_Metin Bölümü:_
####

Önümüzdeki 10 yılda ise bu ivmenin daha da artacağını öngörebiliriz. Bunun neticesinde her türlü kaynak kullanımının efektif olarak değerlendirmesini yayın kuruluşlarıyla birlikte diğer mecra paydaşları da hesap etmektedir.

Uydu platformları da bu gelişmeler karşısında yayın tekniklerini değiştirme ve daha ekonomik iletim tekniklerini hayata geçirmeye başladı. Digitürk bu yılın başında aldığı bir kararla Eutelsat 7 derece uydusundan yaptığı rebroadcast yayın iletimini Türksat 42 derece uydularına tanımlama tekniği ile iletme kararı verdi. Bu karar elbette ilave uydu kapasite kullanmadan yapılması Digitürk’ün uydu giderlerini hayli azaltacaktır. Gelecek 10 yılda yayıncılık alanında da diğer alanlarda olduğu gibi köklü değişiklikleri beklemeliyiz. Uydu platform işletmeciliği giderlerinin diğer platformlara özellikle internet platform işletmesine göre daha fazla olması hem işletmeci hem de taşınan kanalların yıllık taşıma ücretlerine olan etkisini arttırmaktadır.

####

_Veri Bölümü:_
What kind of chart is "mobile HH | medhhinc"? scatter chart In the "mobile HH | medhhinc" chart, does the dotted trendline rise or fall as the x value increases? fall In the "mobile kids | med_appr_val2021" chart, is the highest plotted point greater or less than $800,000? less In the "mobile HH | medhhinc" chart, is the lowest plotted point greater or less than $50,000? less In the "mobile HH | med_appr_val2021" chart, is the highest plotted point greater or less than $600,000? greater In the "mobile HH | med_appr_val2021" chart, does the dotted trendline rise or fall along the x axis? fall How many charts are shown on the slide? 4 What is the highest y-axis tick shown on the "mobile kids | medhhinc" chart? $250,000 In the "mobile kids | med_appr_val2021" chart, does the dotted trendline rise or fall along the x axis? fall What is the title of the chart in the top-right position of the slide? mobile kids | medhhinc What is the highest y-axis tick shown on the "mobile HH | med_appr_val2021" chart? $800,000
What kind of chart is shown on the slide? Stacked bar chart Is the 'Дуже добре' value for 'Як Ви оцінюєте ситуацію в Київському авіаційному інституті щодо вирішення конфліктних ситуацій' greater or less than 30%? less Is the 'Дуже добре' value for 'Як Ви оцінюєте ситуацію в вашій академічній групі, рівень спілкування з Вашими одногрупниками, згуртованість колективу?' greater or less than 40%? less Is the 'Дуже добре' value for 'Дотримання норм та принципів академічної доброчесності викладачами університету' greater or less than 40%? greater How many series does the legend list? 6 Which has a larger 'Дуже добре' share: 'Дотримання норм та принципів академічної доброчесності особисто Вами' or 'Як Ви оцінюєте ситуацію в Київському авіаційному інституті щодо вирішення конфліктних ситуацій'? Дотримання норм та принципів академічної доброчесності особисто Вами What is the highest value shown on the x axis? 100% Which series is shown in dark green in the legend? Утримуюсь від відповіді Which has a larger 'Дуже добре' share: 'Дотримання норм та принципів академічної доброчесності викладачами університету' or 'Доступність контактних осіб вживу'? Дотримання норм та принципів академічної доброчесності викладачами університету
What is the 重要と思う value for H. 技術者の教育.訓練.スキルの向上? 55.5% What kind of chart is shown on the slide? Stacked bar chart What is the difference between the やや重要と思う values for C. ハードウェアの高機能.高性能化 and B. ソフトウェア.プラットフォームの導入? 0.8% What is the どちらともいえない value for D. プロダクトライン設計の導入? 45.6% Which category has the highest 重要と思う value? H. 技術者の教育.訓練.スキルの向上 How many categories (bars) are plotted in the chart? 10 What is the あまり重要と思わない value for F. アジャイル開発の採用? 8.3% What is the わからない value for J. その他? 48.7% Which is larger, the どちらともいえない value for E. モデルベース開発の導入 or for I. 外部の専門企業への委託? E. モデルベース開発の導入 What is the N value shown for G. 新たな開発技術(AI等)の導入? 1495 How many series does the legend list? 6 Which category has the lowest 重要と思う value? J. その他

####

_Görevin Amacı:_
Uydu yayıncılığını anlatan metinde geçen bütün özel adları, her birini bir kez yazarak sırala.

_Senin Çözümün:_
Digitürk, Eutelsat, Türksat